課題 1:
『バガヴァッド・ギーター』の一節を解説した提示文の用語解説では、「捨離(テャーガ)」はどのような態度だと説明されているか。
課題 2:
『バガヴァッド・ギーター』第16章第2節を解説した提示文を、最後の文に続けて書き継ぎなさい。

不殺生、真実、怒らぬこと、捨離、寂静、中傷しないこと、生類に対する憐愍、貪欲でないこと、温和、廉恥、落着き。
(『バガヴァッド・ギーター』第16章 第2節)

■逐語訳(一文ずつ)

  • 不殺生(アヒンサー):命を尊び、いかなる存在にも危害を加えない。
  • 真実(サティヤ):言葉・心・行いにおいて嘘偽りなく誠実であること。
  • 怒らぬこと(アクローダ):怒りを抑え、平静を保つ。
  • 捨離(テャーガ):執着を手放すこと。
  • 寂静(シャーンティ):内面的な静けさと平和。
  • 中傷しないこと(アパイシャナム):他人を悪く言わず、誹謗中傷しない。
  • 憐愍(ダヤー):あらゆる生命に対する思いやりと同情。
  • 貪欲でないこと(アローバ):欲張らず、必要以上を求めない。
  • 温和(マールドワ):柔らかく穏やかな態度。
  • 廉恥(ヒーリ):道徳的な恥を知る心。
  • 落着き(アチャーパラマ):動揺せず、冷静に物事に対処する安定した精神。

■用語解説

  • 不殺生(アヒンサー):非暴力。心・言葉・行為で誰かを傷つけないこと。
  • 捨離(テャーガ):物・名声・結果などへの執着を断ち切る態度。
  • 憐愍(ダヤー):思いやり。特に弱者や苦しむ者への感受性。
  • 廉恥(ヒーリ):自分の行いに対して恥を感じる良識。
  • 落着き(アチャーパラマ):思考・感情・態度が安定していること。

■全体の現代語訳(まとめ)

バガヴァーン・クリシュナは、人間が備えるべき高貴な性質として、「暴力を行わず、誠実で、穏やかであること」「他者への思いやりを持ち、欲望を控え、誹謗中傷しないこと」などを列挙している。

データ項目:

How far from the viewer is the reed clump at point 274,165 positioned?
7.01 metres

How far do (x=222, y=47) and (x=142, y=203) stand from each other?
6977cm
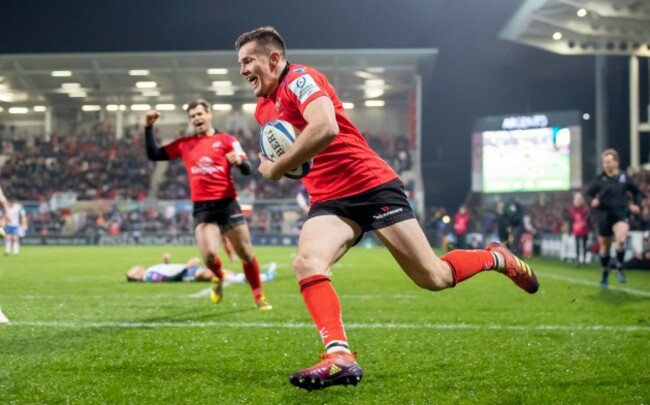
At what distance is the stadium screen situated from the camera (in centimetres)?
3103

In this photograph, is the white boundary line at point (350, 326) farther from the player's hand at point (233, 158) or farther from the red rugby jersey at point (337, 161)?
the red rugby jersey at point (337, 161)

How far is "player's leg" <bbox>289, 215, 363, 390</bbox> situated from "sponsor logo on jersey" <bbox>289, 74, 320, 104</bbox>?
75cm

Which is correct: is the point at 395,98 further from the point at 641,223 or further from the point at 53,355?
the point at 53,355

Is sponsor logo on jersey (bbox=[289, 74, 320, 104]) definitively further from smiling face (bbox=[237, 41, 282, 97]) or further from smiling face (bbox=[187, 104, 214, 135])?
smiling face (bbox=[187, 104, 214, 135])

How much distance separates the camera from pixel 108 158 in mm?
44906

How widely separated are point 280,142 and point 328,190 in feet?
1.57

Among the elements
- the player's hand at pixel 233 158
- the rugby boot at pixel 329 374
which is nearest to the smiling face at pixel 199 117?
the player's hand at pixel 233 158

最終解答 1:
物・名声・結果などへの執着を断ち切る態度。

最終解答 2:
これらは単なる美徳ではなく、魂の成熟を示すしるしであり、解脱への土台でもある。

■解釈と現代的意義

この節は「他者への関わり方」「内面の調和」「社会的行動のあり方」の基本指針を示している。暴力や怒り、貪欲や中傷といった破壊的な傾向を超えて、「静けさ」「誠実」「慈しみ」といった価値を育むことが、個人の成長と社会の調和を両立させる鍵となる。

■ビジネスにおける解釈と適用

観点ビジネスへの応用
コンフリクト対応怒りを抑え、誠実かつ穏やかな態度で対話することで、対立を建設的に解決できる。
チームの信頼中傷せず、裏表のない言動は、健全な職場文化と信頼関係を築く。
倫理的判断貪欲ではなく、正しく得る・正しく使うことを意識することで、企業の持続性が高まる。
リーダーの資質動揺せず、内面的な落ち着きと責任感をもって行動するリーダーは、組織の安心感となる。

■心得まとめ

「穏やかで誠実な人が、最も強い」

暴力・怒り・中傷――これらは一見、力強さに見えるが、真の強さとは「害さず・惑わず・正直であること」にある。
私たちの行動一つ一つが、周囲の環境を作る。「静けさと優しさ」は、最も深い影響力を持つ生き方である。